■ Description of the task: Copy every one of the following entries word for word, leaving out the pictures.

■ Data for this task:
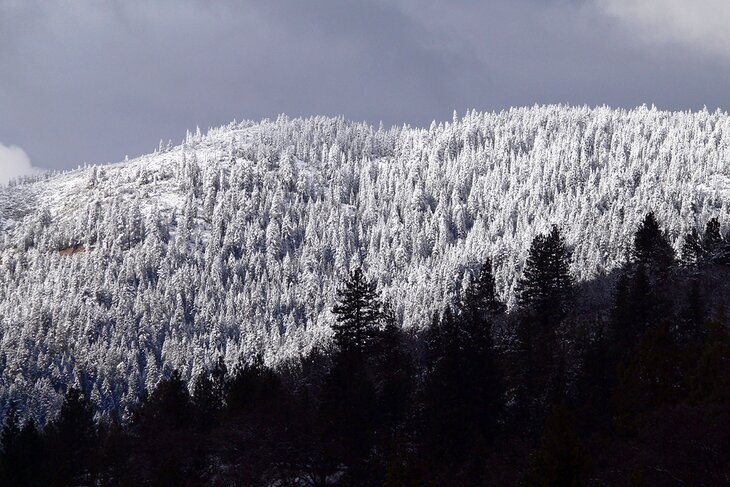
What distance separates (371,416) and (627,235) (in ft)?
446

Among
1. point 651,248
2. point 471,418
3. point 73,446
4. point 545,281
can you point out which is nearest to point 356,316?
point 471,418

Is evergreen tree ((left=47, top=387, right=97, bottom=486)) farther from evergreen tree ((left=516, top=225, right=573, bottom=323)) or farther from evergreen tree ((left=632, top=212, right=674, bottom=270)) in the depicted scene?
evergreen tree ((left=632, top=212, right=674, bottom=270))

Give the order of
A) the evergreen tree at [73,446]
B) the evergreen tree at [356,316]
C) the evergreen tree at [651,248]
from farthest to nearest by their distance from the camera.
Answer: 1. the evergreen tree at [651,248]
2. the evergreen tree at [356,316]
3. the evergreen tree at [73,446]

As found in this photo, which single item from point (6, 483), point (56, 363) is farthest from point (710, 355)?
point (56, 363)

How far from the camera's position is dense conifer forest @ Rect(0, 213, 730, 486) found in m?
29.7

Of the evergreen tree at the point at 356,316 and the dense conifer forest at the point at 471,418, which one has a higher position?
the evergreen tree at the point at 356,316

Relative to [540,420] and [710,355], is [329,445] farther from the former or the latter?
[710,355]

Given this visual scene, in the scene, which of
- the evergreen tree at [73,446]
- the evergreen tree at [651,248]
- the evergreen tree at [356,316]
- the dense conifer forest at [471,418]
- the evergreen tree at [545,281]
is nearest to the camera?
the dense conifer forest at [471,418]

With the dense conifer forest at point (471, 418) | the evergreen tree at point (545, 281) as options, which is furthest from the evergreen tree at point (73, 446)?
the evergreen tree at point (545, 281)

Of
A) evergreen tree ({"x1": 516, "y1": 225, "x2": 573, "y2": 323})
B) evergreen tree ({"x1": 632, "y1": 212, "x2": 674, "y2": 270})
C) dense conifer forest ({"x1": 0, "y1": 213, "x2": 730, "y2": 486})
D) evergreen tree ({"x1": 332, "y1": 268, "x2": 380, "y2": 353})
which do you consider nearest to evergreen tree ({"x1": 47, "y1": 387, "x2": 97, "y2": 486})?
dense conifer forest ({"x1": 0, "y1": 213, "x2": 730, "y2": 486})

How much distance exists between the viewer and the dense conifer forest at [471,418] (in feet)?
97.3

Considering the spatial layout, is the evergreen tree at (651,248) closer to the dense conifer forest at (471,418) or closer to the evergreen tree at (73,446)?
the dense conifer forest at (471,418)

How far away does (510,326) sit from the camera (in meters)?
72.6

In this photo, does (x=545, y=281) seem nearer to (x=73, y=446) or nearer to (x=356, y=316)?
(x=356, y=316)
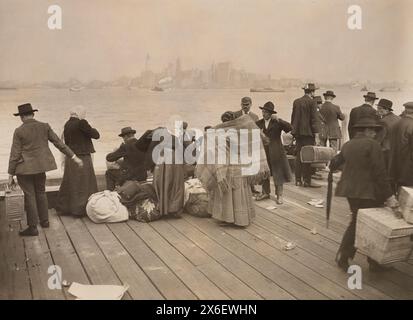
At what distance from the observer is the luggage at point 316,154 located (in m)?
6.98

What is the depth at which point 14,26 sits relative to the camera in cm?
499

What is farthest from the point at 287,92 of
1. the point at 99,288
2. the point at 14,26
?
the point at 99,288

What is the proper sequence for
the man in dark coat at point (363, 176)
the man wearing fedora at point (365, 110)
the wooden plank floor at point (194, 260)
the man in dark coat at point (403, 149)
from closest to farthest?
the wooden plank floor at point (194, 260) → the man in dark coat at point (363, 176) → the man in dark coat at point (403, 149) → the man wearing fedora at point (365, 110)

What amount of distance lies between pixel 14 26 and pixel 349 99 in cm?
633

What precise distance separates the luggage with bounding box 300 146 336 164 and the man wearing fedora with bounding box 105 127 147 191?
2.74 metres

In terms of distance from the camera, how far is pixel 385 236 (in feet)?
11.4

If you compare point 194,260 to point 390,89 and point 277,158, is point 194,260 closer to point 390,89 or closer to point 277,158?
point 277,158

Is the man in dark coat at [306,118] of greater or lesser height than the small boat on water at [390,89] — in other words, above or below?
below

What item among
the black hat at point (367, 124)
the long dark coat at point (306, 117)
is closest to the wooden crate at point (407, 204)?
the black hat at point (367, 124)

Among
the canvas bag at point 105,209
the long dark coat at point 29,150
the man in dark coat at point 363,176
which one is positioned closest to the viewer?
the man in dark coat at point 363,176

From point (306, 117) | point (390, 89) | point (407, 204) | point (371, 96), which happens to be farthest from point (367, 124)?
point (371, 96)

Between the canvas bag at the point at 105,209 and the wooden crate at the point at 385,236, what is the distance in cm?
311

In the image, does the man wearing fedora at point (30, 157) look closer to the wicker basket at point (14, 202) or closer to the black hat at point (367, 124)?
the wicker basket at point (14, 202)

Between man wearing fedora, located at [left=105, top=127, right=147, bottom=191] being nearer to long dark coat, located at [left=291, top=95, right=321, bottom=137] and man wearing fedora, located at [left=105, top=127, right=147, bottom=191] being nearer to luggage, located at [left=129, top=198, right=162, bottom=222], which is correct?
luggage, located at [left=129, top=198, right=162, bottom=222]
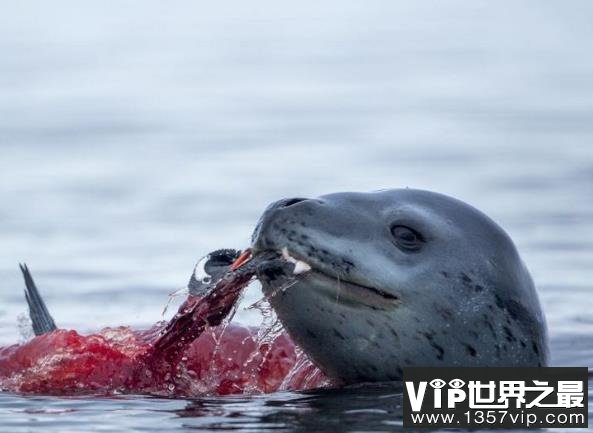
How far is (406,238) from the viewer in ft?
35.8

■ Solution for this exercise:
What distance separates (371,416) and (627,235) (in ft)?
446

Among
1. point 651,248
2. point 471,418
3. point 73,446
4. point 545,281
can you point out which is nearest to point 356,316?
point 471,418

Is evergreen tree ((left=47, top=387, right=97, bottom=486)) farther from evergreen tree ((left=516, top=225, right=573, bottom=323)) or farther from evergreen tree ((left=632, top=212, right=674, bottom=270)) in the depicted scene?
evergreen tree ((left=632, top=212, right=674, bottom=270))

Give the order of
A) the evergreen tree at [73,446]
B) the evergreen tree at [356,316]
C) the evergreen tree at [651,248]
from farthest to nearest by their distance from the camera.
Answer: 1. the evergreen tree at [651,248]
2. the evergreen tree at [356,316]
3. the evergreen tree at [73,446]

As found in this photo, which single item from point (6, 483), point (56, 363) is farthest from point (710, 355)?
point (56, 363)

How far from the camera's position is dense conifer forest @ Rect(0, 213, 730, 486) found in m?
29.7

Of the evergreen tree at the point at 356,316 and the dense conifer forest at the point at 471,418, which one has a higher position?
the evergreen tree at the point at 356,316

Relative to [540,420] and [710,355], is [329,445] farther from the former or the latter?
[710,355]

Given this visual scene, in the scene, which of
- the evergreen tree at [73,446]
- the evergreen tree at [651,248]
- the evergreen tree at [356,316]
- the dense conifer forest at [471,418]
- the evergreen tree at [545,281]
is nearest to the camera?
the dense conifer forest at [471,418]

With the dense conifer forest at point (471, 418) | the evergreen tree at point (545, 281) as options, which is furthest from the evergreen tree at point (73, 446)?
the evergreen tree at point (545, 281)

Of
A) evergreen tree ({"x1": 516, "y1": 225, "x2": 573, "y2": 323})
B) evergreen tree ({"x1": 632, "y1": 212, "x2": 674, "y2": 270})
C) dense conifer forest ({"x1": 0, "y1": 213, "x2": 730, "y2": 486})
D) evergreen tree ({"x1": 332, "y1": 268, "x2": 380, "y2": 353})
which do you consider nearest to evergreen tree ({"x1": 47, "y1": 387, "x2": 97, "y2": 486})?
dense conifer forest ({"x1": 0, "y1": 213, "x2": 730, "y2": 486})

How much distance exists between the viewer and the dense conifer forest at [471,418] (in feet)?
97.3

Considering the spatial layout, is the evergreen tree at (651,248) closer to the dense conifer forest at (471,418) or closer to the evergreen tree at (73,446)?
the dense conifer forest at (471,418)

How far away does (510,326) sit from the camera (in meters)?
72.6

In this photo, does (x=545, y=281) seem nearer to (x=73, y=446) or nearer to (x=356, y=316)?
(x=356, y=316)
At what distance from the observer is the luggage at point 316,154 located (in m)?
6.98

What is the depth at which point 14,26 sits relative to the camera in cm?
499

What is farthest from the point at 287,92 of
1. the point at 99,288
2. the point at 14,26
?
the point at 99,288

What is the proper sequence for
the man in dark coat at point (363, 176)
the man wearing fedora at point (365, 110)
the wooden plank floor at point (194, 260)
the man in dark coat at point (403, 149)
from closest to farthest?
the wooden plank floor at point (194, 260) → the man in dark coat at point (363, 176) → the man in dark coat at point (403, 149) → the man wearing fedora at point (365, 110)

What amount of distance lies between pixel 14 26 and pixel 349 99 in cm?
633

What precise distance separates the luggage with bounding box 300 146 336 164 and the man wearing fedora with bounding box 105 127 147 191?
2.74 metres

In terms of distance from the camera, how far is pixel 385 236 (in feet)?
11.4

If you compare point 194,260 to point 390,89 and point 277,158, is point 194,260 closer to point 390,89 or closer to point 277,158?
point 277,158

Is the man in dark coat at [306,118] of greater or lesser height than the small boat on water at [390,89] — in other words, above or below?
below

What item among
the black hat at point (367, 124)
the long dark coat at point (306, 117)
is closest to the wooden crate at point (407, 204)?
the black hat at point (367, 124)

Among
the canvas bag at point 105,209
the long dark coat at point 29,150
the man in dark coat at point 363,176
which one is positioned closest to the viewer?
the man in dark coat at point 363,176

From point (306, 117) | point (390, 89) | point (407, 204) | point (371, 96), which happens to be farthest from point (367, 124)?
point (371, 96)

Between the canvas bag at the point at 105,209 and the wooden crate at the point at 385,236, what is the distance in cm?
311

In the image, does the man wearing fedora at point (30, 157) look closer to the wicker basket at point (14, 202) or closer to the black hat at point (367, 124)?
the wicker basket at point (14, 202)

Between man wearing fedora, located at [left=105, top=127, right=147, bottom=191] being nearer to long dark coat, located at [left=291, top=95, right=321, bottom=137] and man wearing fedora, located at [left=105, top=127, right=147, bottom=191] being nearer to luggage, located at [left=129, top=198, right=162, bottom=222], which is correct?
luggage, located at [left=129, top=198, right=162, bottom=222]
How far is (406,238) from the viewer in ft?
35.8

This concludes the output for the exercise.